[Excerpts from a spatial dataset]
────────
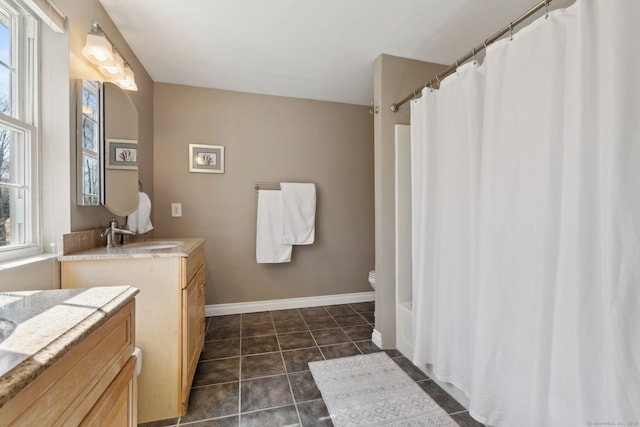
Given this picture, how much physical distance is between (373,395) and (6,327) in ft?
5.10

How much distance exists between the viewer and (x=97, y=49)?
4.55 ft

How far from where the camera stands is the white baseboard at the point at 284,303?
8.48ft

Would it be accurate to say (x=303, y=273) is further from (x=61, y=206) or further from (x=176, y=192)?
(x=61, y=206)

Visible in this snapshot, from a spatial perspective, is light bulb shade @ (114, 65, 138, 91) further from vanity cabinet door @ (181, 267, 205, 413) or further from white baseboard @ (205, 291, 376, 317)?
white baseboard @ (205, 291, 376, 317)

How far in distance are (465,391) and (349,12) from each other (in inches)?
85.6

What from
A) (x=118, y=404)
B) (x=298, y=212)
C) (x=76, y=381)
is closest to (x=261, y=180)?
(x=298, y=212)

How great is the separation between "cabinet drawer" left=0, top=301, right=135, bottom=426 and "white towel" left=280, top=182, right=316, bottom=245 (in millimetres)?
1864

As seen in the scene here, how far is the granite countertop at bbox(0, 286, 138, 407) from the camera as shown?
0.40m

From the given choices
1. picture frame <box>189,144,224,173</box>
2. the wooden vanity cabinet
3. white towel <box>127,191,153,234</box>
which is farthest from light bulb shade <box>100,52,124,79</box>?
the wooden vanity cabinet

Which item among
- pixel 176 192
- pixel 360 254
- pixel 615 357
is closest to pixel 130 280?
pixel 176 192

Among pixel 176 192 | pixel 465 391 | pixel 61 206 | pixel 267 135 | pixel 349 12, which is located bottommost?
pixel 465 391

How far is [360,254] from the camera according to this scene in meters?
2.99

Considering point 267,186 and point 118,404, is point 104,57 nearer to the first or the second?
point 267,186

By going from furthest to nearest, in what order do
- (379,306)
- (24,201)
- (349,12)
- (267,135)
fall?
(267,135), (379,306), (349,12), (24,201)
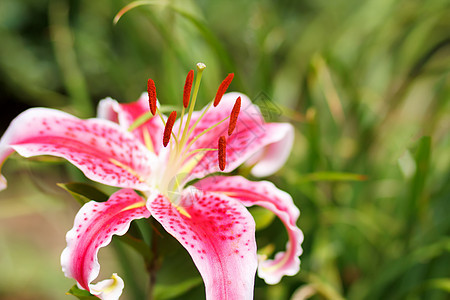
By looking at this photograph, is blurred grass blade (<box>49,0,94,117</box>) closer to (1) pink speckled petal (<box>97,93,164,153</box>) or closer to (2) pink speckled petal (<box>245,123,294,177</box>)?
(1) pink speckled petal (<box>97,93,164,153</box>)

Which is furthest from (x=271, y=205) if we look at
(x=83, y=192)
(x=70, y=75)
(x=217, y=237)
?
(x=70, y=75)

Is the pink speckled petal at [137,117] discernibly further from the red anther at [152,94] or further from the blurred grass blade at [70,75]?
the blurred grass blade at [70,75]

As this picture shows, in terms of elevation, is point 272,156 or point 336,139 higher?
point 272,156

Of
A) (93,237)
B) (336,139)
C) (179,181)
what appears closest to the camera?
(93,237)

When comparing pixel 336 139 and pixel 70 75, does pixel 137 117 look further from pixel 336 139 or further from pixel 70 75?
pixel 336 139

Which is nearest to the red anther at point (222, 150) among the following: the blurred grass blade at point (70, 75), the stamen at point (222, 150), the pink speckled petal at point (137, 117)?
the stamen at point (222, 150)

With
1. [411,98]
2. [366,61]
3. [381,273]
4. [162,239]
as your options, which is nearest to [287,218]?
[162,239]
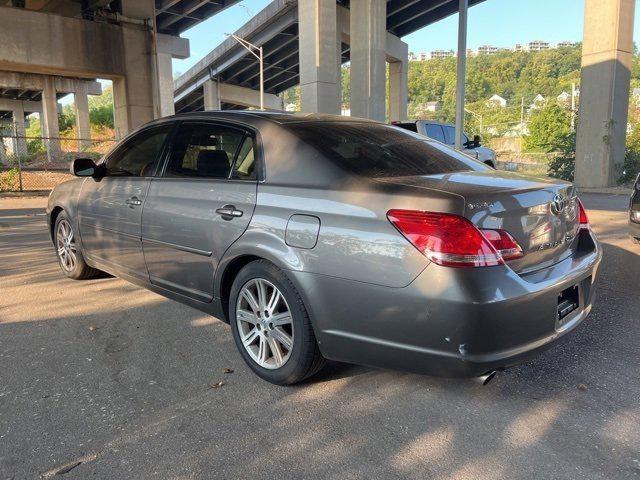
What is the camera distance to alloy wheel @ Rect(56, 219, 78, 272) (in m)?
5.27

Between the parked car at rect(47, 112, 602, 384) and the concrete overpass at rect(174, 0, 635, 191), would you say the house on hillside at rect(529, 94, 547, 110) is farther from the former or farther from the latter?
the parked car at rect(47, 112, 602, 384)

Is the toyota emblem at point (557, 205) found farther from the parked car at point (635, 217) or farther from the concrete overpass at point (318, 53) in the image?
the concrete overpass at point (318, 53)

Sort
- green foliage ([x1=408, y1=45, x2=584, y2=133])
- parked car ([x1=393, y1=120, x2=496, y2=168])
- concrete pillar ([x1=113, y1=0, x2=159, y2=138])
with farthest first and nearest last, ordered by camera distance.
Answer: green foliage ([x1=408, y1=45, x2=584, y2=133])
concrete pillar ([x1=113, y1=0, x2=159, y2=138])
parked car ([x1=393, y1=120, x2=496, y2=168])

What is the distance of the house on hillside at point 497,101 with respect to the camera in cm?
10269

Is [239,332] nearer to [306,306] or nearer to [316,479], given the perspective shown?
[306,306]

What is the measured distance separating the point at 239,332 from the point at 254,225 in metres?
0.74

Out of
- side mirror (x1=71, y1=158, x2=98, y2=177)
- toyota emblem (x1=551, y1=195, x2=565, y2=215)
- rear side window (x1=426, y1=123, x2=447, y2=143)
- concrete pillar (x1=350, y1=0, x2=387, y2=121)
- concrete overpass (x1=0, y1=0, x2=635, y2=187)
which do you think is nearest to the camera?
toyota emblem (x1=551, y1=195, x2=565, y2=215)

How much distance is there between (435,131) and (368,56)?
8104 mm

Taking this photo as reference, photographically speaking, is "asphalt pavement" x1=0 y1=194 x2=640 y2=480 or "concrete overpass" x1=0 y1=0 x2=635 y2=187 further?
"concrete overpass" x1=0 y1=0 x2=635 y2=187

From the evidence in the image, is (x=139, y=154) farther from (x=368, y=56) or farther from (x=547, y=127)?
(x=547, y=127)

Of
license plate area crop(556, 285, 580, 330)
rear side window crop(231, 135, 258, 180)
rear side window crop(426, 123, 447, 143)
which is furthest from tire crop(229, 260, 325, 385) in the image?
rear side window crop(426, 123, 447, 143)

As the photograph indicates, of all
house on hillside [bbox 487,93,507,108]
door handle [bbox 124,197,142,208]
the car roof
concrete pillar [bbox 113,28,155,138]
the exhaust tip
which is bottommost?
the exhaust tip

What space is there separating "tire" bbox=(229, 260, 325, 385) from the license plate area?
1.31 metres

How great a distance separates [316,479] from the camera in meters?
2.24
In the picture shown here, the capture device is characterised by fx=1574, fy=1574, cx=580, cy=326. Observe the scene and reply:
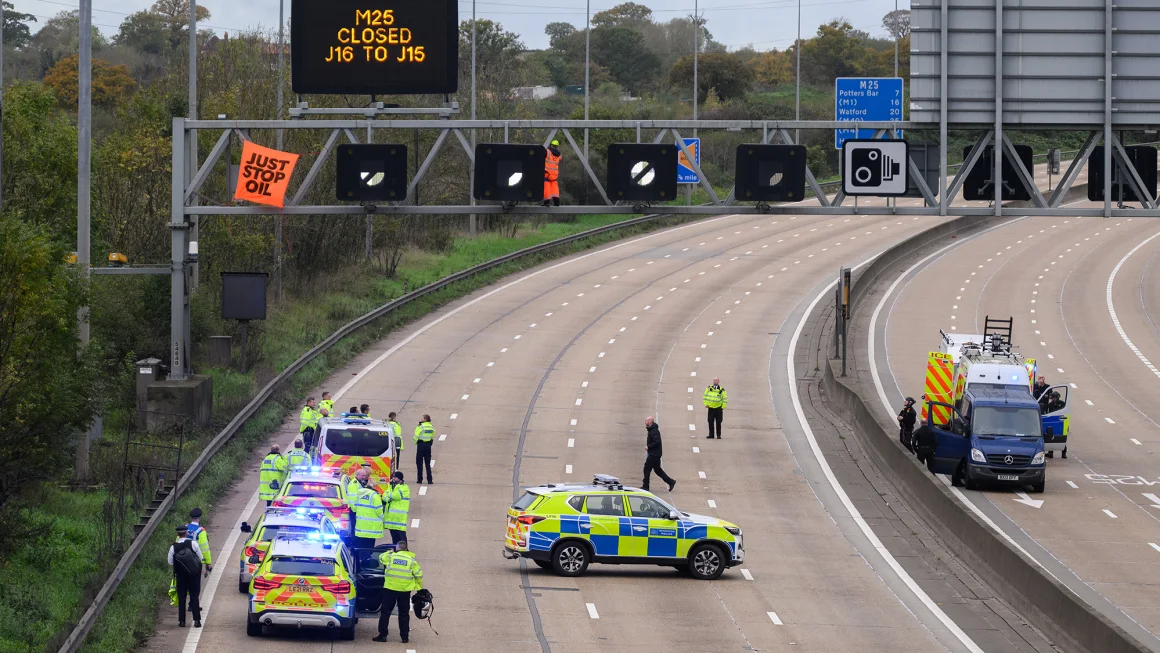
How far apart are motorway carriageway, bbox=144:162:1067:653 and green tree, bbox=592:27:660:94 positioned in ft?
────────
**WHAT IS BEING ASKED:** Return, word for word, the lines from the start of the entries through the line containing "(267,135), (379,306), (349,12), (24,201)", including that line. Omit the pictures from your reply.

**SOLVED PROBLEM:**
Given this picture, how much physical distance is between (373,395) and (6,327) in ft?
5.10

How much distance exists between the viewer and (x=97, y=49)?
4.55 ft

How far from where the camera stands is the white baseboard at the point at 284,303?
8.48ft

Would it be accurate to say (x=303, y=273) is further from (x=61, y=206) or further from (x=176, y=192)?
(x=61, y=206)

Visible in this snapshot, from a spatial perspective, is light bulb shade @ (114, 65, 138, 91) further from vanity cabinet door @ (181, 267, 205, 413) or further from white baseboard @ (205, 291, 376, 317)?
white baseboard @ (205, 291, 376, 317)

How far in distance are (465,391) and (349,12) from each other (in inches)?
85.6

What from
A) (x=118, y=404)
B) (x=298, y=212)
C) (x=76, y=381)
is closest to (x=261, y=180)?
(x=298, y=212)

How great is the separation between "cabinet drawer" left=0, top=301, right=135, bottom=426 and "white towel" left=280, top=182, right=316, bottom=245 (in millimetres)?
1864

As seen in the scene here, how far is the granite countertop at bbox(0, 286, 138, 407) from the camera as shown?
0.40m

From the given choices
1. picture frame <box>189,144,224,173</box>
2. the wooden vanity cabinet
3. white towel <box>127,191,153,234</box>
which is farthest from light bulb shade <box>100,52,124,79</box>?
the wooden vanity cabinet

Which item among
- pixel 176 192
- pixel 360 254
- pixel 615 357
is closest to pixel 130 280?
pixel 176 192

Among pixel 176 192 | pixel 465 391 | pixel 61 206 | pixel 267 135 | pixel 349 12, which is located bottommost?
pixel 465 391

How far is [360,254] from the camera according to this scene in meters?
2.99

Considering point 267,186 and point 118,404, is point 104,57 nearer to the first or the second?
point 267,186

By going from furthest to nearest, in what order do
- (379,306)
- (24,201)
- (349,12)
- (267,135)
fall?
(267,135), (379,306), (349,12), (24,201)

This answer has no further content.